With these ideas in his mind he went down-stairs, possessed by a kind of sweet love-in-idleness; not the passion of a young man for a girl; a tenderness made up of many things,—of that soft reverence just touched with pity, which a man of generous temper has for a woman in such a position; and yet pity is not the word,—or else it was a kind of pity in which there was all the softness and none of the superiority which usually mingles with that sentiment; and of admiration for the brave creature who had gradually grown the central figure in his landscape; and of a longing to help her; and of pride in the regard she gave him and the sympathy between them. There was perfect sympathy between them, though he had never, Laurie thought, seen any woman worthy to stand by her side. This was part of his delusion, for there were women as good, and with far greater gifts than the padrona, to be met with in the world. But still it was not wonderful if the young man was proud of her friendship. Friendship,—that was the word; with no result to come, no thickening of the plot towards a climax; but only a delicious accompaniment to life, an interchange of every thought and sentiment, a soft but strong support in every chance that might befall a man. This was all that was inLaurie’s mind. It was something more akin to worship than the passion which appropriates can ever be. It had not occurred to him to seize, to take possession of, to secure her as his own; the idea itself would have been a profanity; only to be nearer to her than any one else, to be her subject and yet her counsellor; an indescribable perfect relationship such as exists only in imagination. Laurie himself had never gone any deeper. The padrona’s life and condition were to him as settled and everlasting as the skies, the ordinary constitution of the world. And all would go on as it was going on. And at the present moment he would not have exchanged that visionary tie for anything actual in life.

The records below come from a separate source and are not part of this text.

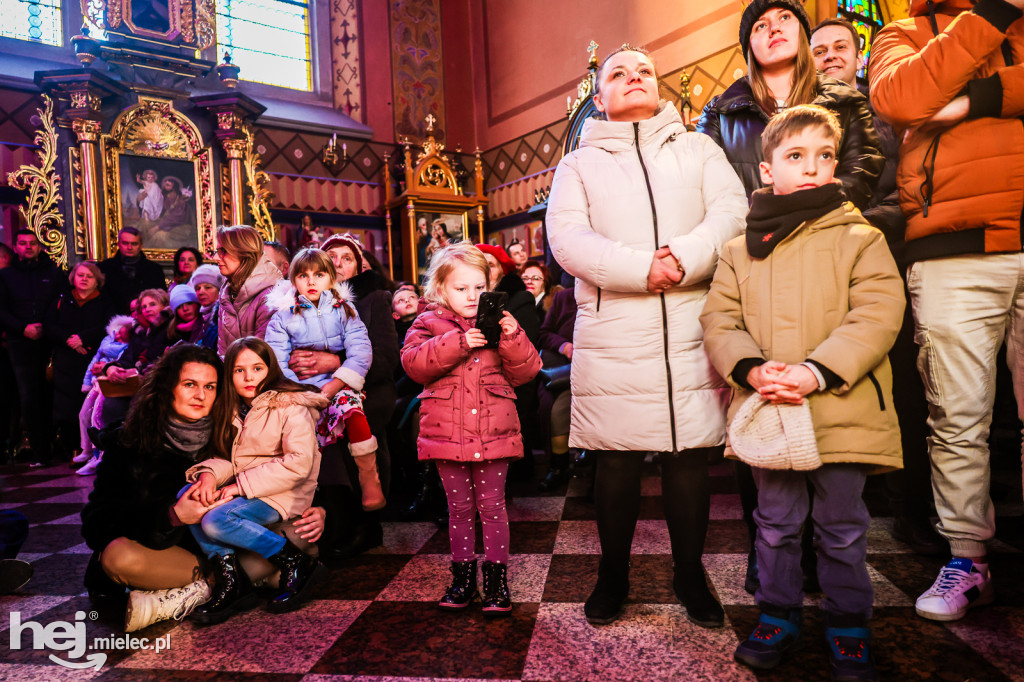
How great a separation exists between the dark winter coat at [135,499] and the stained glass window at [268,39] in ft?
25.7

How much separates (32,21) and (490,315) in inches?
330

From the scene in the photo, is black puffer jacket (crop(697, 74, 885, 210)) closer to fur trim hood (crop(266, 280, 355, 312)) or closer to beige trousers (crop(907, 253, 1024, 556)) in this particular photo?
beige trousers (crop(907, 253, 1024, 556))

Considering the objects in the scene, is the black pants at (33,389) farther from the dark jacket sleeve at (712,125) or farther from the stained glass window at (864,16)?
the stained glass window at (864,16)

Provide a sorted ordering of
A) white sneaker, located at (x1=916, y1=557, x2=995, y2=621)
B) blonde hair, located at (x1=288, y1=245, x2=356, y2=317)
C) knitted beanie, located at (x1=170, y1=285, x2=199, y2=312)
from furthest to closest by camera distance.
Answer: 1. knitted beanie, located at (x1=170, y1=285, x2=199, y2=312)
2. blonde hair, located at (x1=288, y1=245, x2=356, y2=317)
3. white sneaker, located at (x1=916, y1=557, x2=995, y2=621)

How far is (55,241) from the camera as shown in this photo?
6.11 metres

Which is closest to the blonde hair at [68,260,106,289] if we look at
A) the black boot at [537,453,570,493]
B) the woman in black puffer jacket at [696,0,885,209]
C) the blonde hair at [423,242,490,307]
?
the black boot at [537,453,570,493]

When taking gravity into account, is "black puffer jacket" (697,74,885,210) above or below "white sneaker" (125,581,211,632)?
above

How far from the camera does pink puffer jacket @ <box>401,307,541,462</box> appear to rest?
1.75m

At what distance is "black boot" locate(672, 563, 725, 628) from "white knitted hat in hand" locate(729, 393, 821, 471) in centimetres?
43

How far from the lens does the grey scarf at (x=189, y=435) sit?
1.95m

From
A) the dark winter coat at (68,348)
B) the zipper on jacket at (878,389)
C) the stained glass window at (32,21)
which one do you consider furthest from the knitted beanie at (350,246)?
the stained glass window at (32,21)

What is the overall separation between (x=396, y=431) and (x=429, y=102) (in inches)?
294

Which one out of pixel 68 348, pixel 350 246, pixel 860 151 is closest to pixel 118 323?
pixel 68 348

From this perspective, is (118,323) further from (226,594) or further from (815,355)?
(815,355)
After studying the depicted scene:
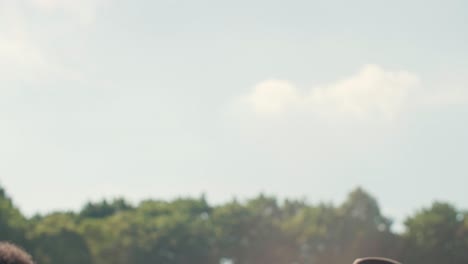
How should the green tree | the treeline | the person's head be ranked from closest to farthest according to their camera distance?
1. the person's head
2. the treeline
3. the green tree

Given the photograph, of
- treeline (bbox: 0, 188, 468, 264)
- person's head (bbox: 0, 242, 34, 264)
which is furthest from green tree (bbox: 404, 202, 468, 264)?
person's head (bbox: 0, 242, 34, 264)

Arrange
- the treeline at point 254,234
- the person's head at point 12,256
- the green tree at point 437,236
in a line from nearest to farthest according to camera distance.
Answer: the person's head at point 12,256, the treeline at point 254,234, the green tree at point 437,236

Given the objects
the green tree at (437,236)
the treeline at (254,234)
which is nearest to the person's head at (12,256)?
the treeline at (254,234)

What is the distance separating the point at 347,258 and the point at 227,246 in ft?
46.9

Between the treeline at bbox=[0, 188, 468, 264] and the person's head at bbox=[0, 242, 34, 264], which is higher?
the treeline at bbox=[0, 188, 468, 264]

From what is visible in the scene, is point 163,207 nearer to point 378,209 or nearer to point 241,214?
point 241,214

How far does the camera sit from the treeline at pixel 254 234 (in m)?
110

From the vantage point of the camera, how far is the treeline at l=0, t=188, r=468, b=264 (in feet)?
360

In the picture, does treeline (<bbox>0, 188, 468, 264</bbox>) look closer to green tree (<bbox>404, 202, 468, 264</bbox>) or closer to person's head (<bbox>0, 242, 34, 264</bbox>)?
green tree (<bbox>404, 202, 468, 264</bbox>)

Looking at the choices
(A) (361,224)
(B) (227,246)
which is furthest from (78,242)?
(A) (361,224)

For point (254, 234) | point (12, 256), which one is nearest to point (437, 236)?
point (254, 234)

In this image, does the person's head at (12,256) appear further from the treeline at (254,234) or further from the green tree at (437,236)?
the green tree at (437,236)

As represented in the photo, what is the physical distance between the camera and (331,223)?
396ft

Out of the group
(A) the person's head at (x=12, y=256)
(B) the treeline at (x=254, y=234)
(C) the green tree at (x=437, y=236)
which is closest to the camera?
(A) the person's head at (x=12, y=256)
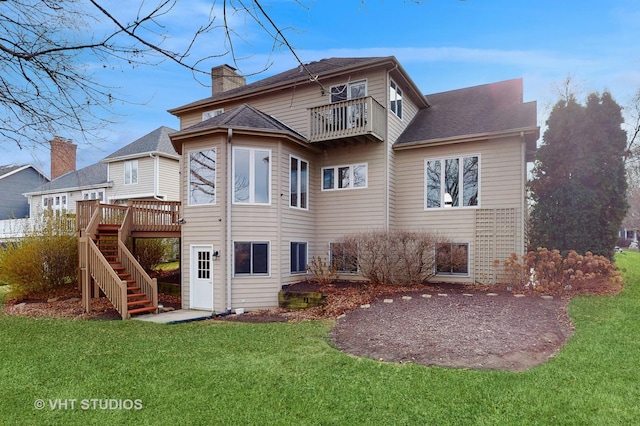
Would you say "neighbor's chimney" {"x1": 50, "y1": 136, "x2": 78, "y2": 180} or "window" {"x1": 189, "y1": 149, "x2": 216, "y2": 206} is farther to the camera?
"window" {"x1": 189, "y1": 149, "x2": 216, "y2": 206}

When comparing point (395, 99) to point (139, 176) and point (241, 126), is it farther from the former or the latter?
point (139, 176)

Mr. Welby was standing before his picture when Laurie went in, looking at it with that intense inspection of the cultivated eye, which no uneducated critic can give. He held out his hand to his visitor, but did not change his attitude. Welby, R.A., had his anxieties about the Academy’s Exhibition as well as another. True, his picture was sure of a place on ‘the line,’ and every advantage a benign Hanging Committee could give it; but there were other dangers before the face of the Academician from which the younger men were safe. Mr. Welby knew that if there was a faltering line in his canvas, or one neglected detail, even the critics who were his friends would say he was growing old. ‘It wouldill become us, who are indebted to Mr. Welby for so many noble pictures, to be eager to mark the indications of approaching decadence; but, alas! no man can remain of primitive strength for ever,’ would be the philosophical comment of the ‘Looker-on.’ And the ‘Sword’ would be still sharper in its judgment. Such words as these were echoing in the old painter’s ear as he looked at his picture. He was aware he was old, and life had no such charm to him that he should cling to it unduly,—but such criticisms were hard to bear. He was going over the picture himself, criticising its every detail, and he held up his hand with an unspoken warning to Laurie, who understood, as he had a faculty of doing, and waited behind till the inspection was over.

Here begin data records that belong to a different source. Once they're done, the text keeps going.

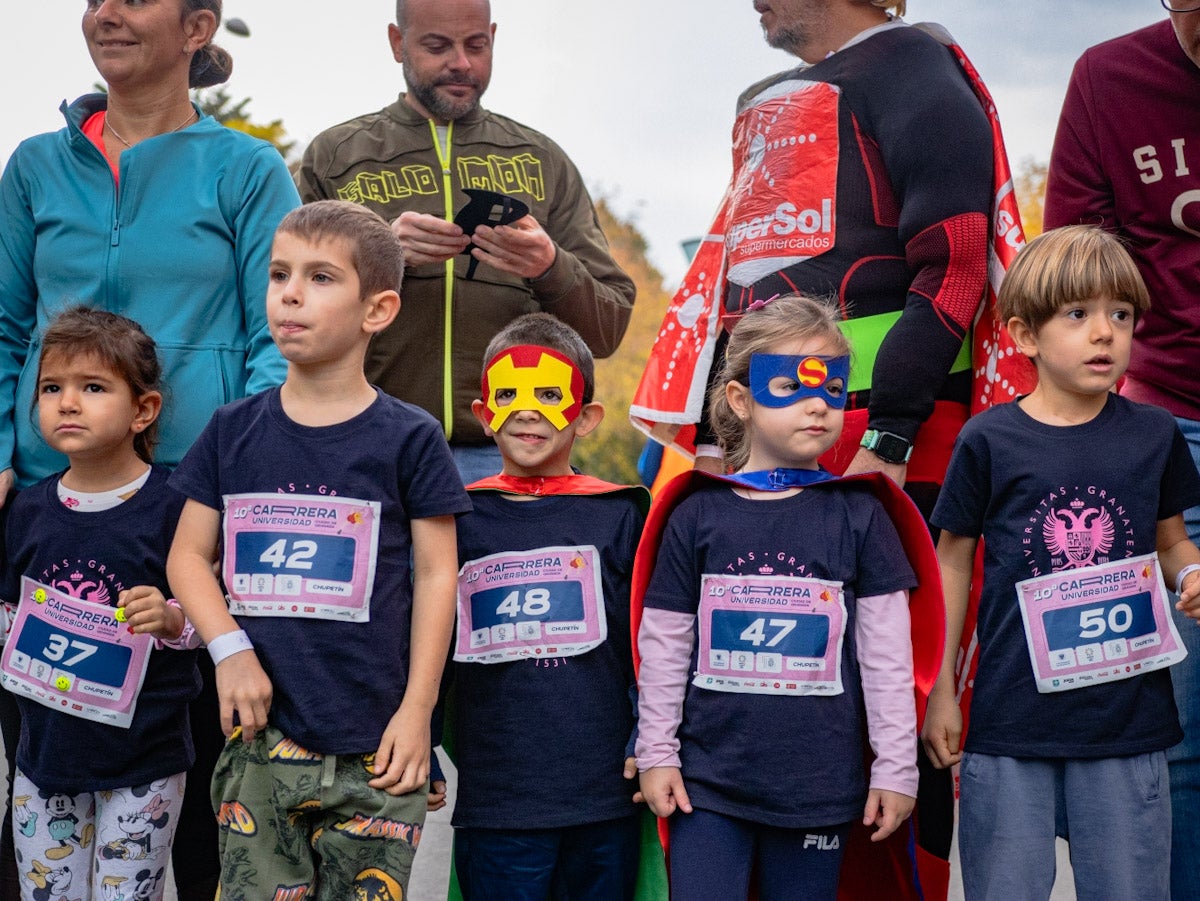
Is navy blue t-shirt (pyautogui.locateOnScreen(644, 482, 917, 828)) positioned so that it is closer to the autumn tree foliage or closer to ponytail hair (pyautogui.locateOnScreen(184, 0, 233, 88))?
ponytail hair (pyautogui.locateOnScreen(184, 0, 233, 88))

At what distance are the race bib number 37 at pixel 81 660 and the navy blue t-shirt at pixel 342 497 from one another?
17.3 inches

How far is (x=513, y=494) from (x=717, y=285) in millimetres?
850

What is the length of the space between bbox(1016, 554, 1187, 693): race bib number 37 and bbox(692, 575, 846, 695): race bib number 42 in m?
0.41

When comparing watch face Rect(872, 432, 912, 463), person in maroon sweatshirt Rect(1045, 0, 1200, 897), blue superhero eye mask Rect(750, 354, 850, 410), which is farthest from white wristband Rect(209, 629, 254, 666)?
person in maroon sweatshirt Rect(1045, 0, 1200, 897)

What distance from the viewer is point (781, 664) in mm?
2893

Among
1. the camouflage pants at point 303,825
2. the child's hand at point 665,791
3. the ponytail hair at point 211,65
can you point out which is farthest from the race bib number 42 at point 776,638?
the ponytail hair at point 211,65

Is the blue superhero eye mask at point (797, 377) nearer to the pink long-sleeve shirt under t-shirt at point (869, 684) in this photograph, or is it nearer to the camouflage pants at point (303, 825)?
the pink long-sleeve shirt under t-shirt at point (869, 684)

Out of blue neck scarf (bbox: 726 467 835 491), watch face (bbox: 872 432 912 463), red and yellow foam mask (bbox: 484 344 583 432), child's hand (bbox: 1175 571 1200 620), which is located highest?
red and yellow foam mask (bbox: 484 344 583 432)

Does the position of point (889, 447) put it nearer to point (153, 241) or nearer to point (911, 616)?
point (911, 616)

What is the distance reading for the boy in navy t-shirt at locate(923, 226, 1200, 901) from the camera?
2.88m

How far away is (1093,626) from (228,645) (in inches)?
69.1

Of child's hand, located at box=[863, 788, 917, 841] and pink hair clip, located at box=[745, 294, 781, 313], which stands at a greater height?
pink hair clip, located at box=[745, 294, 781, 313]

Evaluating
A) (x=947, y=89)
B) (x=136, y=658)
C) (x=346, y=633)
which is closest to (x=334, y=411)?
(x=346, y=633)

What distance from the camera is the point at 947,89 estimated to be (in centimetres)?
327
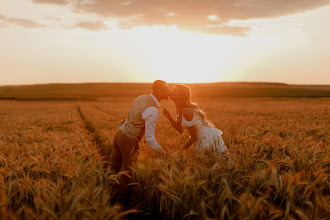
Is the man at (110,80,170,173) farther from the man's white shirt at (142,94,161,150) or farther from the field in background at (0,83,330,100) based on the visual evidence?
the field in background at (0,83,330,100)

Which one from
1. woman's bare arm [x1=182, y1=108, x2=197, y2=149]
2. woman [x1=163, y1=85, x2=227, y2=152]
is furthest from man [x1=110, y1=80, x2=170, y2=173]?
woman's bare arm [x1=182, y1=108, x2=197, y2=149]

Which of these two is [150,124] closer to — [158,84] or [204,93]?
[158,84]

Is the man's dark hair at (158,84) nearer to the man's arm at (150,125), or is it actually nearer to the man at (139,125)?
the man at (139,125)


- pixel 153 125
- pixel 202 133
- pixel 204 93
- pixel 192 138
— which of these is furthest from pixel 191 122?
pixel 204 93

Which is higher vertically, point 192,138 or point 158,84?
point 158,84

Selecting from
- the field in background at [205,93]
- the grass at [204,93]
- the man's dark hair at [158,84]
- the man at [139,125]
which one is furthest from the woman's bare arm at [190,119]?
the field in background at [205,93]

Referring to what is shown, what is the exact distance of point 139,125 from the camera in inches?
197

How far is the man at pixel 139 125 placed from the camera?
4.56 meters

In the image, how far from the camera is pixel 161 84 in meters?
4.74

‘I think that will do,’ said Mr. Welby at last, with a long and deeply-drawn sigh. ‘Come here, Renton, and give me your opinion.’ Laurie was full of the natural instinct of admiring and believing in the work of the old man,—who was leader and patriarch, as it were, of his own special party;—and, besides, it was a fine picture, and he thought it so, though very different no doubt from Suffolk’s ‘Saxon Maiden,’ or from the lovely children in the padrona’s pictures upstairs. Art, to be the everlasting thing it is, is as yet as much bound by fashion as any silly woman. The fashion of the day had changed; but yet old Welby’s picture was a fine picture still.

‘I don’t want those fellows to be picking holes in my coat,’ said the R.A., ‘though of course they will do it all the same.’

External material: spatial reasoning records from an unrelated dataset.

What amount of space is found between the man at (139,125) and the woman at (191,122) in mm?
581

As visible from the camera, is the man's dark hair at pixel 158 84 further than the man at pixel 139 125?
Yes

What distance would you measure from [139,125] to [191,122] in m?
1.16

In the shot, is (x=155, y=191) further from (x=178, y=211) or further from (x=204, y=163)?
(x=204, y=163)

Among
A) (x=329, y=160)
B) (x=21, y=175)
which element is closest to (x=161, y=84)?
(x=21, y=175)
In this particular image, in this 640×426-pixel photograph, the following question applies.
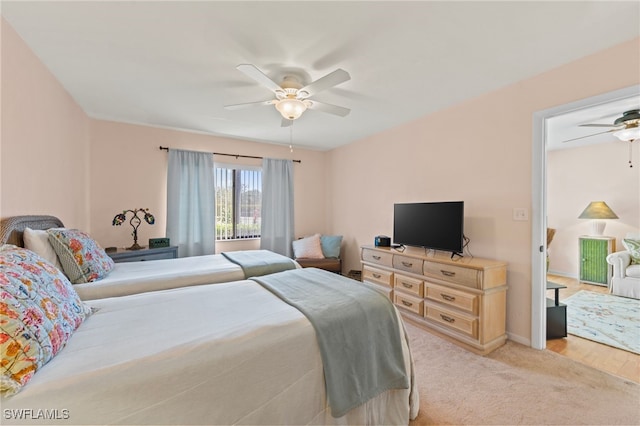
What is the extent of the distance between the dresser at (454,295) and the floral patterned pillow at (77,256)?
2.38 metres

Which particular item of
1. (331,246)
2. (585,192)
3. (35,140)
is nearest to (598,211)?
(585,192)

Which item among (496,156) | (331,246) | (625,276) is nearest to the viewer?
(496,156)

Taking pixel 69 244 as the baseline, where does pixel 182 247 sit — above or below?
below

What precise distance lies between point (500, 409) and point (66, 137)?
14.2ft

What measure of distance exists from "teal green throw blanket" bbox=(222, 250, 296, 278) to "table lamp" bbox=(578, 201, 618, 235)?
518cm

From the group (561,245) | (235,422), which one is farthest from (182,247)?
(561,245)

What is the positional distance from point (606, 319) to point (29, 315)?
491 cm

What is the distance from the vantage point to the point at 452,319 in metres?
2.51

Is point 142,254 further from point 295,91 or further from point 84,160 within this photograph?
point 295,91

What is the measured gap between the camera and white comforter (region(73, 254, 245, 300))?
1.87m

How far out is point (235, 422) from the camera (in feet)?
3.33

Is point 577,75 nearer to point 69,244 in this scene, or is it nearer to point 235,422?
point 235,422

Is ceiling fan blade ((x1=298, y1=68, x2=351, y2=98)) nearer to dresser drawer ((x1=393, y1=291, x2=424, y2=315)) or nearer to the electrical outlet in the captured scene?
the electrical outlet

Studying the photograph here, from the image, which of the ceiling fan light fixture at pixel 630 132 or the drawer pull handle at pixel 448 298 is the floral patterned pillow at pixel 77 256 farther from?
the ceiling fan light fixture at pixel 630 132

‘I don’t see what holes there are to pick,’ said Laurie, strong in hisesprit de corps, and ready to swear to the excellence of his master in contradiction of all the critics in the world. ‘We have just sold Suffolk’s picture,’ he added suddenly, glad to deliver himself of the wonderful news, which had been burning holes, as it were, for want of utterance, in his heart.

‘Sold Suffolk’s picture!’ the Academician said with a start. It was the most wonderful piece of news that had been heard in the artists’ quarter for many a year. For no man had gone so consistently in the face of popular opinion as Suffolk, or held so obstinately by his own style. Laurie, nothing loth, told the whole story, with excitement and a natural satisfaction; and how it was old Rich, the City man, who was well known to be the padrona’s special property. And as he told it he looked down upon the bit of cobweb, by this time gone to the merest speck,—the sign in that particular matter, of his close partnership with the padrona,—which was still on his coat.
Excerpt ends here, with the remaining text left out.